Le tribunal de commerce d’Annecy, par un jugement du 3 septembre 2025, a dû se prononcer sur une demande de report de la date de cessation des paiements d’une société exploitant une plateforme de réservation de voyages. Le liquidateur judiciaire assignait le débiteur afin de faire fixer cette date au 30 septembre 2023, en lieu et place du 15 mars 2024 initialement retenue. La question de droit centrale était de savoir si la preuve d’un état de cessation des paiements antérieur était suffisamment rapportée par le demandeur. La juridiction, après avoir déclaré la demande recevable, a finalement sursis à statuer dans l’attente d’un avis manquant du juge-commissaire.
I. La recevabilité de l’action en report de la date de cessation des paiements
La demande du liquidateur judiciaire a été jugée régulière et recevable par le tribunal, conformément aux dispositions légales applicables en la matière.

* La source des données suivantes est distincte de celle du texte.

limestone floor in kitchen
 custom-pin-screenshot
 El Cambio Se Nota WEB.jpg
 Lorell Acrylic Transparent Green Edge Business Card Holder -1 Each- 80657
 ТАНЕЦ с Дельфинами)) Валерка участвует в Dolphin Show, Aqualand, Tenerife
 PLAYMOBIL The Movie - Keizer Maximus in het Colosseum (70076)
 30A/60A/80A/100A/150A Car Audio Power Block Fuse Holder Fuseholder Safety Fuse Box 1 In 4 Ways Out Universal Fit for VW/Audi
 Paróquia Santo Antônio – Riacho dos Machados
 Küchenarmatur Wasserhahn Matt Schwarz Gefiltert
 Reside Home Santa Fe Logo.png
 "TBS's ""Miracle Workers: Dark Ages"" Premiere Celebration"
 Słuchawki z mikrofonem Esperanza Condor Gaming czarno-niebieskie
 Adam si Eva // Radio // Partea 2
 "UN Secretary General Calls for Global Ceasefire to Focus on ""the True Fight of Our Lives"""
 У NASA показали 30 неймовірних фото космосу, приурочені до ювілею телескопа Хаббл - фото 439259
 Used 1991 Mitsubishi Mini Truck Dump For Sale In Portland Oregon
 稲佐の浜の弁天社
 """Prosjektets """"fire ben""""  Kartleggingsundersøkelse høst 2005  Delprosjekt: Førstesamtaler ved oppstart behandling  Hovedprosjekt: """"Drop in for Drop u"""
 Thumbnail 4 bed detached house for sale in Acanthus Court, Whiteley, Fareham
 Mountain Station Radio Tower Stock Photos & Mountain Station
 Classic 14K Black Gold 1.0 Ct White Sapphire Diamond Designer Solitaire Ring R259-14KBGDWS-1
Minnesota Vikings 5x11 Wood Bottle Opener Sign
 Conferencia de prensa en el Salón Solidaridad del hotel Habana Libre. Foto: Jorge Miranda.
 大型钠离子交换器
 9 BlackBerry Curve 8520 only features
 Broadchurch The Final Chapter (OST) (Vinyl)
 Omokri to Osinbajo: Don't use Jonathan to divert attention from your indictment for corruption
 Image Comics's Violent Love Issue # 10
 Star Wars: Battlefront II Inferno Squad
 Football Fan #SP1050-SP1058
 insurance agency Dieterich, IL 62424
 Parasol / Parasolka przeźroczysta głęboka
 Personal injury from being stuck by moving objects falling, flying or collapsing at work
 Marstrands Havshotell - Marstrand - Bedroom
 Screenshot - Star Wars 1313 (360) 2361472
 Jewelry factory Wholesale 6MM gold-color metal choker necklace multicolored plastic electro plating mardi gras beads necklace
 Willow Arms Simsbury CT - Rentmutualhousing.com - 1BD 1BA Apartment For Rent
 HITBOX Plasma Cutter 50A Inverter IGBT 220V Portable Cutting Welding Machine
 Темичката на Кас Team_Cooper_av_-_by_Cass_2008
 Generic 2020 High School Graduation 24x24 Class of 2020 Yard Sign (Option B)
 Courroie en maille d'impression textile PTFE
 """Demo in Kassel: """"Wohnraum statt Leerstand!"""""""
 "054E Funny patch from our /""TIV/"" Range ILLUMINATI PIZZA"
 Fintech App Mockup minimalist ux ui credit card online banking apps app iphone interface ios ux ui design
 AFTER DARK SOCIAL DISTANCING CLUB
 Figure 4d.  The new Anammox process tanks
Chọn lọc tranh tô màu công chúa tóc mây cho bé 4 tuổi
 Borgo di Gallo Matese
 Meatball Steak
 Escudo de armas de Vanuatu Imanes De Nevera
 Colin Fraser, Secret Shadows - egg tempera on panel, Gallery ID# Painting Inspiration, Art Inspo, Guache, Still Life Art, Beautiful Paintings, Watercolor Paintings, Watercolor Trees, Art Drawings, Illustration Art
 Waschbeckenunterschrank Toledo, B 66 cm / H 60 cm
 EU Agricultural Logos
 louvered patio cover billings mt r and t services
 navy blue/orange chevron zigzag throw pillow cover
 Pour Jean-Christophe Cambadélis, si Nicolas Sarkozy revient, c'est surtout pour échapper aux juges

Sens : Le tribunal rappelle que l’action en report doit être intentée dans le délai d’un an suivant le jugement d’ouverture. En l’espèce, l’assignation délivrée le 9 avril 2025 respectait ce délai, la procédure ayant été ouverte le 11 avril 2024. Le liquidateur, ayant qualité pour agir, a donc valablement saisi la juridiction.
Valeur : Cette décision réaffirme un principe procédural essentiel en droit des entreprises en difficulté. Le délai d’un an, prévu à l’article L. 631-8 du code de commerce, est une condition de recevabilité que le juge vérifie d’office. En la respectant, le liquidateur préserve la possibilité de modifier une date parfois cruciale pour l’exercice des actions en nullité de la période suspecte.
Portée : La solution, classique sur la recevabilité, écarte tout débat sur la tardiveté de l’action. Elle permet désormais au tribunal d’examiner le fond de la demande, ce qui constitue une étape nécessaire avant toute décision sur le report de la date de cessation des paiements.
II. Le sursis à statuer en raison d’une pièce manquante
Le tribunal a sursis à statuer sur le fond du litige afin d’obtenir l’avis du juge-commissaire, absent du dossier.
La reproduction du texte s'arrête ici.